Diğer Ölümsüz Şeflerin hepsi heyecanını açığa vurdu. Ölümsüz alev sıralamasında ilk yüze giren
Ölümsüz Alevler, temelde İkinci Sınıf Ölümsüz Şefler tarafından kontrol edilen ölümsüz alev türleriydi. Normalde, bir Birinci Sınıf Ölümsüz Şefin onunla temas kurma şansı bile olmazdı.
Bu zamanın nilüfer mirası topraklarında bu seviyede bir ölümsüz alevin gerçekten keşfedileceğini kim düşünebilirdi?
Bu büyük bir fırsattı. Eğer bu alevi kontrol edebilselerdi, bu İkinci Sınıf Ölümsüz Şef olma hakkını elde ettikleri anlamına geliyordu!
Patlaması!
Aniden, Altın Lotus Şeytani Alevi şiddetli bir enerji dalgalanması yaydı ve buna yerdeki titremeler eşlik etti.
Ateş ışığı çiçek açtı ve yanan bir güneş gibi oldu. Herkesin gözlerini kör ediyor gibiydi.
Kükremesi!
Aynı anda, tüm bölgede birçok kulak parçalayan canavar kükremesi çınladı.
Çeşitli Ölümsüz Şeflerin gözleri küçüldü.
Altın Lotus Şeytani Alevinin etrafında, görkemli ruhsal enerji dalgalanmalarının dalgaları dağıldı. Ölümsüz enerjisi bir sütun gibiydi, cennete doğru koşuyordu!
Toplamda, bu cennet ve dünya parçasını destekliyormuş gibi görünen beş yükselen ölümsüz enerji vardı.
Tong ailesinin, Zhang ailesinin, Gongshu ailesinin ve Mu ailesinin Ölümsüz Şef ekipleri, aceleyle oraya koştular, hepsi soğuk bir nefes aldı.
Uzun zamandır ölümsüz malzemeler arıyorlardı ve henüz bir tane bulamamışlardı, ama şimdi, şu anda beş porsiyon gerçekten ortaya çıkmıştı!

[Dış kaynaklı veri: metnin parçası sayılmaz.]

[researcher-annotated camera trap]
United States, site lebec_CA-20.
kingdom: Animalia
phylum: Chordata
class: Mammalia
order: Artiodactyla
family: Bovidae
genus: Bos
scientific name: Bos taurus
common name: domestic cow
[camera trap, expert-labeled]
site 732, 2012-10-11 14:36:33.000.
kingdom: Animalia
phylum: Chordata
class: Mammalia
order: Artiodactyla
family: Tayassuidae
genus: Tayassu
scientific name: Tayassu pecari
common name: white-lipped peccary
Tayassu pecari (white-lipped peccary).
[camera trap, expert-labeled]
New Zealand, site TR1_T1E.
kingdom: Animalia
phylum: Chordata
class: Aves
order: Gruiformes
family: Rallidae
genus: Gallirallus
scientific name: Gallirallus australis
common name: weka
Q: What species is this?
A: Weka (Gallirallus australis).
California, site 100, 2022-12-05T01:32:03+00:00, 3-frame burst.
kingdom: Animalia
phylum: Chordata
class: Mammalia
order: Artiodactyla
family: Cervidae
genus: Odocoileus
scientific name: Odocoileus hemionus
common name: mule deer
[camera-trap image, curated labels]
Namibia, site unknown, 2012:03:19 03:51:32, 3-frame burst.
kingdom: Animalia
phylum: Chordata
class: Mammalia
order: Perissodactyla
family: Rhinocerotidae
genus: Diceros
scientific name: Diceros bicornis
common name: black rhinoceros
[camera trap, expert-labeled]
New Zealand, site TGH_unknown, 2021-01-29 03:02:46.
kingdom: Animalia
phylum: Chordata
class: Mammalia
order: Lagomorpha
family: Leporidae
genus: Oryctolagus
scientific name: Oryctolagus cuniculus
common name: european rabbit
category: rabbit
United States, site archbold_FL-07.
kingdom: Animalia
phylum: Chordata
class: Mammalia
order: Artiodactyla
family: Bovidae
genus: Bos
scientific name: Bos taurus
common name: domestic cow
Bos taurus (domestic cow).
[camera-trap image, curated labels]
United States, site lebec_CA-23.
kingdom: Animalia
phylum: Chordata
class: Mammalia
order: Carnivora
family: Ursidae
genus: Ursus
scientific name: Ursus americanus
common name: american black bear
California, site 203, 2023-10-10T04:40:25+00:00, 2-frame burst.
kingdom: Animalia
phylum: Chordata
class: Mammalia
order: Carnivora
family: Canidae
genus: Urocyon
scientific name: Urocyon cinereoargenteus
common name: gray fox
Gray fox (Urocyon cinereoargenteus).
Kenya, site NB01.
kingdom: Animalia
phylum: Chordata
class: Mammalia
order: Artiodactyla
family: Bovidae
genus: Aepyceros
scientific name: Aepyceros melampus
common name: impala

Görünüşe göre… Bu zamanın miras topraklarında büyük bir hasat olacak!
Ölümsüz bileşenlerin ölümsüz enerjisi o kadar yoğundu ki sanki sağlam bir sütun oluşturuyor gibiydi. Gerçekten de Altın Lotus Şeytani Alevi, ölümsüz alev sıralamasında elli dokuzuncu sırada yer alan ölümsüz bir alev olmaya layıktı!
Bu miras toprakları tam anlamıyla bir cennetti!
Orada bulunan Ölümsüz Şeflerin gözleri arzuyla doluydu. Gözlerinde sadece ölümsüz malzemeleri ve ölümsüz alevi görebiliyorlardı.
Etraftaki ölümsüz malzemeleri koruyan ruh canavarlarına gelince… bu Ölümsüz Şefler tarafından göz ardı edildiler.
…
Uzakta, Netherworld Gemisi havada süzülüyordu.
Bu Fang geminin önünde durdu, gözleri de biraz heyecanlı ve Altın Lotus Şeytani Alevi’ne bakıyordu.
Sistemin Altın Lotus Şeytani Alevi’ni tanıtması zihninde çınladı. O ölümsüz alev, ölümsüz alev sıralamasında elli dokuzuncu sıradaydı…
Cennet ve Dünya Obsidyen Alevinden sayısız kez daha güçlüydü. İkisi kelimenin tam anlamıyla cennet ve dünyaydı!
Ancak, Cehennem Kralı Er Ha ve Nethery o ölümsüz aleve baktılar, yüzleri çok daha ciddi hale geldi.
aniden…
Bu Fang dondu, sonra kaşları çatıldı.
Çünkü… O ölümsüz alevin içinde aslında gökyüzüne doğru koşan kuyruklu yıldızlar vardı.
Birkaç mutfak bıçağı, ruh çarkı, ocak ve hatta çeşitli mutfak aletlerinin hepsi ölümsüz enerjiyle sarıldı ve ölümsüz alevden bir dalga gibi fışkırdı!
Ölümsüz aletler dev bir dalga gibiydi!
O anda, çeşitli aristokrat ailelerin Ölümsüz Şefleri tamamen kırmızıya dönmüştü!